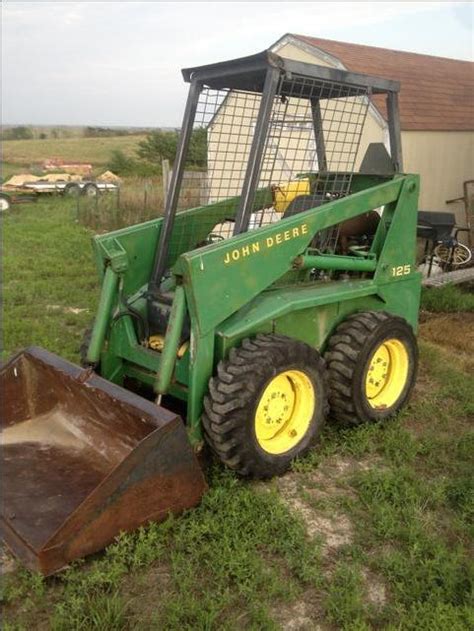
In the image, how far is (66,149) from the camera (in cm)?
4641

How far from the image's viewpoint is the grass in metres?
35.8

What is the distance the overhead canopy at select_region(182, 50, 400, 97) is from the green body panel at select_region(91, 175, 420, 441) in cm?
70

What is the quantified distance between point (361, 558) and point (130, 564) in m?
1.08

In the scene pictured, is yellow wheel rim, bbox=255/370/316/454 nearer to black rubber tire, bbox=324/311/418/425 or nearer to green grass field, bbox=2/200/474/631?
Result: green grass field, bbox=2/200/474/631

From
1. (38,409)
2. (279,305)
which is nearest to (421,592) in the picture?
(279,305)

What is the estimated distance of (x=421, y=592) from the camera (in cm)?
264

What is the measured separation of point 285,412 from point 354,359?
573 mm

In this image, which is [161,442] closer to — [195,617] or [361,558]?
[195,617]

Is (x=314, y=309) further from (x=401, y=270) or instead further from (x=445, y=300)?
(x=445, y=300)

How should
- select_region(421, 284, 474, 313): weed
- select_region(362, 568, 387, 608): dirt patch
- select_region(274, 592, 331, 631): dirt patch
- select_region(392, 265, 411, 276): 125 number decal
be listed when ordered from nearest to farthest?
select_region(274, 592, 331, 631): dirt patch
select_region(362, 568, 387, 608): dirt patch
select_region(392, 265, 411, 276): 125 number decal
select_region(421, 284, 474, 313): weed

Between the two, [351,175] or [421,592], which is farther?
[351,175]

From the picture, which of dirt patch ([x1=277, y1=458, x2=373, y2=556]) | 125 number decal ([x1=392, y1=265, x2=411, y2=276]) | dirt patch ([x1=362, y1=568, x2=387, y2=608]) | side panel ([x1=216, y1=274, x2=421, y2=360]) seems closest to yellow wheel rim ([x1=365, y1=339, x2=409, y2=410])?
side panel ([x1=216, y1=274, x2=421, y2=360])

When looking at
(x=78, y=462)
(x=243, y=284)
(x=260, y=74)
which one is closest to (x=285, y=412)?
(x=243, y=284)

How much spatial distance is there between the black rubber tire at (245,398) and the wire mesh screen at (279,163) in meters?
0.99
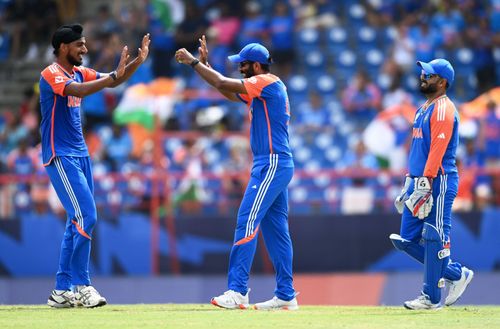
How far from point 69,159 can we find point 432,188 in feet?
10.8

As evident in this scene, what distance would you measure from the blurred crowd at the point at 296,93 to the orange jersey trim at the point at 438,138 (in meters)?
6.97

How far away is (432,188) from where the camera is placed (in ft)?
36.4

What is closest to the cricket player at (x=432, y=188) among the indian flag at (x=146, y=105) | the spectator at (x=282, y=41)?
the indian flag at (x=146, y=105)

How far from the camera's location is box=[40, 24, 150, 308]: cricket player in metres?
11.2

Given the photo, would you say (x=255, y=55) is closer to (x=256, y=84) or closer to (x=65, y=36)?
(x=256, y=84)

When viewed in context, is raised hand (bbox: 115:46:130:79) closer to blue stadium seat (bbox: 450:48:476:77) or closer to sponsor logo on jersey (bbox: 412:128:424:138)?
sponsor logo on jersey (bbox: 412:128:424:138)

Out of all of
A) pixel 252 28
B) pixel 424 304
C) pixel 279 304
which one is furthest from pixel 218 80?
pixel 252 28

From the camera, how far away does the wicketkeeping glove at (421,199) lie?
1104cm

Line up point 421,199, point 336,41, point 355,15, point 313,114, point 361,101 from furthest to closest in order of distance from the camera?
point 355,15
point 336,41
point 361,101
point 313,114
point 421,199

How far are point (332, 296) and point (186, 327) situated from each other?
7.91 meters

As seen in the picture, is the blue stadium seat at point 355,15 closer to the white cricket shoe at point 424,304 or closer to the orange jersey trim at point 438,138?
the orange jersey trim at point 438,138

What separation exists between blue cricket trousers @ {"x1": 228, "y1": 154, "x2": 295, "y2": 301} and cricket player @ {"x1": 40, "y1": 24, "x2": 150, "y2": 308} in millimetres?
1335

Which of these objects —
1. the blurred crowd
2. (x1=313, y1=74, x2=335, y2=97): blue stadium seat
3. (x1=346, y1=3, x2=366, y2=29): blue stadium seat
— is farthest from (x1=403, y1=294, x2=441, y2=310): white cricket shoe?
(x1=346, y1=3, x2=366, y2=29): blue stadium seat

══════

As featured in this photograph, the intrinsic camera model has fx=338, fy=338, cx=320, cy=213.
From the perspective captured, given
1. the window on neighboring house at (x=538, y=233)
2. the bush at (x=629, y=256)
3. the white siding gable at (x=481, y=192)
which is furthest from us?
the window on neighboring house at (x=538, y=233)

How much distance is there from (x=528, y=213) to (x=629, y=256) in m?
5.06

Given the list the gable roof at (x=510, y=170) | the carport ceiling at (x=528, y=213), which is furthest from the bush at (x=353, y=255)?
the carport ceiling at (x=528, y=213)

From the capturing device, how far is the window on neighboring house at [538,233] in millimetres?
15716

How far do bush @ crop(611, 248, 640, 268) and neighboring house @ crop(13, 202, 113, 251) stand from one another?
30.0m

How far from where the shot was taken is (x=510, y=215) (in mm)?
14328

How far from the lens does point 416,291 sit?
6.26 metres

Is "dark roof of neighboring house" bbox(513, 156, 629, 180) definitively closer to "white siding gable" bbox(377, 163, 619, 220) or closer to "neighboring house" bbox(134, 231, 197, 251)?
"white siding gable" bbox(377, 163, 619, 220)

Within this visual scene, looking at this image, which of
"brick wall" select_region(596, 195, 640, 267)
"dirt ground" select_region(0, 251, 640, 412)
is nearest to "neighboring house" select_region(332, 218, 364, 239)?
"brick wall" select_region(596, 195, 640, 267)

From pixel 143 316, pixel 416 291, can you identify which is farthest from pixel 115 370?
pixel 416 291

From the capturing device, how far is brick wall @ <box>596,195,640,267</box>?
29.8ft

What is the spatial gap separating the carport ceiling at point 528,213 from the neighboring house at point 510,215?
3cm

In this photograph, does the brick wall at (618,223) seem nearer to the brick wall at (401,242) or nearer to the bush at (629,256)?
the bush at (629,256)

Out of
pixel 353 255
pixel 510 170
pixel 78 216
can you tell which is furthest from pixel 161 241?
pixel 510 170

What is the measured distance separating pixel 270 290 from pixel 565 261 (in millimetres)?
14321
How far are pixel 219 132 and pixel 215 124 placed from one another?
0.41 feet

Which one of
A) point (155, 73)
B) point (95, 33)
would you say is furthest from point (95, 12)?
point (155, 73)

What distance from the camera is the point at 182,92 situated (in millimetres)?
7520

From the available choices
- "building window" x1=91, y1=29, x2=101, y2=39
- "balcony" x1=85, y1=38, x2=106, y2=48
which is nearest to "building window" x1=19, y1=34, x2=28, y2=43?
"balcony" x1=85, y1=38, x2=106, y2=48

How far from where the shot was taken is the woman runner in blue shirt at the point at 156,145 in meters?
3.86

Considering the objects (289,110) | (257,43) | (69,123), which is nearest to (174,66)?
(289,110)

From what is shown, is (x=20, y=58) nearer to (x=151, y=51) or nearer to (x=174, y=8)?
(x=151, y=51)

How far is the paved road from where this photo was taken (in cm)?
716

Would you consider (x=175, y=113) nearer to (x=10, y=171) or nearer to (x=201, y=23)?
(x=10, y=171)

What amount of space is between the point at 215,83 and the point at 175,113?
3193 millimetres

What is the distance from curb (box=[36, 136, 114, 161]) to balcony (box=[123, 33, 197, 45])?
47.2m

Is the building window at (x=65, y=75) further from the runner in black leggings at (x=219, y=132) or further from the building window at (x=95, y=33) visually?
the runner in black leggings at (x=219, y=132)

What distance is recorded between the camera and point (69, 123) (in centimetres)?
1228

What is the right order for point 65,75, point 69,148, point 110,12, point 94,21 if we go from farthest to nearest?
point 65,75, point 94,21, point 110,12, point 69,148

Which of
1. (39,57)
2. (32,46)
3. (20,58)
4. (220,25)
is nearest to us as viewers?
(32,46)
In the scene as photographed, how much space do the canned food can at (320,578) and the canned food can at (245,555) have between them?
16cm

══════

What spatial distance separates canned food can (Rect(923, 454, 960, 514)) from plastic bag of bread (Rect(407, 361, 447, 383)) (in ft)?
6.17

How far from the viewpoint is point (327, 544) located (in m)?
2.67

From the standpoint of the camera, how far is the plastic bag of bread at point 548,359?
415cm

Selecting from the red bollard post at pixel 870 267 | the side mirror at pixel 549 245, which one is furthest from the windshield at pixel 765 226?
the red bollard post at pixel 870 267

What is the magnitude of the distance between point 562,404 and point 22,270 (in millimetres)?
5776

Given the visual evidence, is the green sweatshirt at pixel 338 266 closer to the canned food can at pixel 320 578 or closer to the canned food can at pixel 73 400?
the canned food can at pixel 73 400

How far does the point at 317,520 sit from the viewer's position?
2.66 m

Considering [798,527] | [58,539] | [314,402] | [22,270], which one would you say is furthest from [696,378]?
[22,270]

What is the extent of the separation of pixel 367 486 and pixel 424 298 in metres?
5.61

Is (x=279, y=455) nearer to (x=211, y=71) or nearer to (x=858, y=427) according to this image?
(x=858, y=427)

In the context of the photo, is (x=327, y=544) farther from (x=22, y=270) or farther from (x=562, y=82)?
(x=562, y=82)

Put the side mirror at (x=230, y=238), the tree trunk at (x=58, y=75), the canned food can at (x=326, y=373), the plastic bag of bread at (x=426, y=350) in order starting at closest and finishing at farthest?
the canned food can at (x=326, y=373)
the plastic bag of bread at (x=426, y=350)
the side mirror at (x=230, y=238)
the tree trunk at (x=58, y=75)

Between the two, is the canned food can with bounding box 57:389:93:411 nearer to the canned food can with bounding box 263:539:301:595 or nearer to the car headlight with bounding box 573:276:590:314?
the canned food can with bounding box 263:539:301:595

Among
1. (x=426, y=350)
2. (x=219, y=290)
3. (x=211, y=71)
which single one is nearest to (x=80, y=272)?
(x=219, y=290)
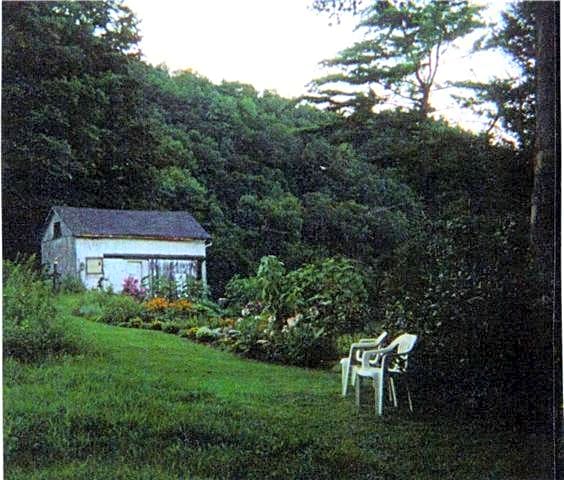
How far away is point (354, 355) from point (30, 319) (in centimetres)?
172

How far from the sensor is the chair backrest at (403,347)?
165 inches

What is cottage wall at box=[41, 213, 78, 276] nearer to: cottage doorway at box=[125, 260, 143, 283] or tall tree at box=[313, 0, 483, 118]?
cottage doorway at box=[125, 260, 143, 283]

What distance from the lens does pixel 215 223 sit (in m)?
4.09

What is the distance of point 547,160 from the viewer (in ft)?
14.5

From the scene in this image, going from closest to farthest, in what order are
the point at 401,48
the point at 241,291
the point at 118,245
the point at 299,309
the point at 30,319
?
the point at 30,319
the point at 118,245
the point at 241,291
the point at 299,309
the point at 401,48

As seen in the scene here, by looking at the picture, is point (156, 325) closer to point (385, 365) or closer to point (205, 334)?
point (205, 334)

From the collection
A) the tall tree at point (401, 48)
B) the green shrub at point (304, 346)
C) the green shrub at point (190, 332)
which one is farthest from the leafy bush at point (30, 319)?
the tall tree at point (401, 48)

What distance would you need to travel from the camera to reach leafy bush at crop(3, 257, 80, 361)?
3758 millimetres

══════

*What you have to do*: Find every line in the records above that contains the word "sponsor", and copy each of those lines in full.

*Exercise answer*:
When viewed in context, is raised hand (bbox: 115:46:130:79) closer to blue stadium seat (bbox: 450:48:476:77) or closer to sponsor logo on jersey (bbox: 412:128:424:138)?
sponsor logo on jersey (bbox: 412:128:424:138)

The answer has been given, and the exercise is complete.